Let’s mimic what Oracle is doing with the SYS_NC00006$
column values, which are 01
and NULL
:
12c> SELECT
a.c_ddl_2
,TO_CHAR(sys_op_vecbit(a.sys_nc00006$,0)) cbo_ddl
FROM t1 a
WHERE a.c_ddl_2 IN (130,150) -- supplied values
UNION ALL
SELECT
a.c_ddl_2
,TO_CHAR(sys_op_vecbit(a.sys_nc00006$,0)) cbo_ddl
FROM t1 a
WHERE a.c_ddl_2 IS NULL -- supplied value
UNION ALL
SELECT
a.c_ddl_2
,TO_CHAR(sys_op_vecbit(a.sys_nc00006$,0)) cbo_ddl
FROM t1 a
WHERE c_ddl_2 =84 -- default value
AND rownum <=1
order by c_ddl_2 nulls last;
C_DDL_2 CBO_DDL
---------- ---------
84 {null}
130 1
150 1
{null} 1
The C_DDL_2
column has four distinct values: the default (84
) and three explicitly inserted values 130
, 150
, and NULL
. When you use a predicate against the C_DDL_2
column to retrieve a row from a table block, Oracle will transform the C_DDL_2
into a new column value (CBO_DDL
in this case) based on the hidden SYS_NC00006$
column to compare it against your input bind (or literal) variable. Consequently, it can mimic correctly all the values of the C_DDL_2
column including those having a default value (84
) and that have not been physically updated to reflect this default value.
Oracle Database 11g introduced a wonderful feature that eliminates worry about the continuity of our application when adding, online, a non-null column with default value to a real-life big production table. This feature, called DDL optimization, allows alter table
operations to be done not only instantaneously but also without any need to lock the table. We are aware of no restrictions on such an added column that might discourage its use. Oracle Database 12c extended this new alter table
feature to include null columns with a default value. The icing on the cake is that there seems to be no noticeable performance side effects when using the altered column in a predicate where
clause.
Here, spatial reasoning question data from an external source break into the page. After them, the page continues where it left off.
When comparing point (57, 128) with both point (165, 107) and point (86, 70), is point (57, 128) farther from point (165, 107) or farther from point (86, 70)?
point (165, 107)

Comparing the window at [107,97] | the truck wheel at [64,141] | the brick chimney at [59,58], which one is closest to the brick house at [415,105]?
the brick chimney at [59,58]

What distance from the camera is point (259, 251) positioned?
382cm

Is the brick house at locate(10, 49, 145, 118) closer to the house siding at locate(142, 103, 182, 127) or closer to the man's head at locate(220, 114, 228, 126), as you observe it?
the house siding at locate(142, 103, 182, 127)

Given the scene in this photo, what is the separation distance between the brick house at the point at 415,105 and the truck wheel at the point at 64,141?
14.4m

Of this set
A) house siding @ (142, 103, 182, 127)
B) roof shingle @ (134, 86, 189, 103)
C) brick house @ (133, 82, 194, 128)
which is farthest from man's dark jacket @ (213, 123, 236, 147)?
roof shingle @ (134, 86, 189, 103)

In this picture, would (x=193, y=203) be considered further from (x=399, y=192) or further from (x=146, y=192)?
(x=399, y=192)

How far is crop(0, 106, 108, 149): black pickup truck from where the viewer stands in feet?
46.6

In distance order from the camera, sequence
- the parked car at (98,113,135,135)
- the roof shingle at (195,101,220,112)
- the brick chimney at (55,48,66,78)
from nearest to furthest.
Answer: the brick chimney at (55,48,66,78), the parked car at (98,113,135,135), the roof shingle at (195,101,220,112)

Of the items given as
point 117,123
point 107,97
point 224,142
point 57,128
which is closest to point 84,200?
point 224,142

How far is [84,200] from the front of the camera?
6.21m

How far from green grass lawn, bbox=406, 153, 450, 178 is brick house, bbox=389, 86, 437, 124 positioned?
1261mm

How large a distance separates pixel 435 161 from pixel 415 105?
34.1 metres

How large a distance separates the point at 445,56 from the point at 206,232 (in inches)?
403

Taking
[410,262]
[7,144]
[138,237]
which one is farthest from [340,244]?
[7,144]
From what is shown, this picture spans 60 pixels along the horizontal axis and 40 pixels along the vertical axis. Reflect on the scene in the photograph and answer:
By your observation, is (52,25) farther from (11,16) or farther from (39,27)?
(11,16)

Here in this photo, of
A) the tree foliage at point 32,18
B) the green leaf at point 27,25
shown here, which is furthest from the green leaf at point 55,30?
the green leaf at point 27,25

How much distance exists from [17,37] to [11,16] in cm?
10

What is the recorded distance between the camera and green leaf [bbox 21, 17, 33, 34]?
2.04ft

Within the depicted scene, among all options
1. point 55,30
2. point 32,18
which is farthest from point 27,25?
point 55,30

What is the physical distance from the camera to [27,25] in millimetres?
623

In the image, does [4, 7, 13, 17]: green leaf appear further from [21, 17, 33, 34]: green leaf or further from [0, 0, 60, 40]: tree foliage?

The Oracle Database 12c exotic but inoffensive predicate part ensuring correct values of altered columns seems also to be without side effects. This technique would have been dramatically performant if it had been extended to indexes. However, knowing the complexity of index structures compared to table structures, Oracle is not ready to extend this technique to create an index with columns pointing only to their metadata defined in the table data dictionary.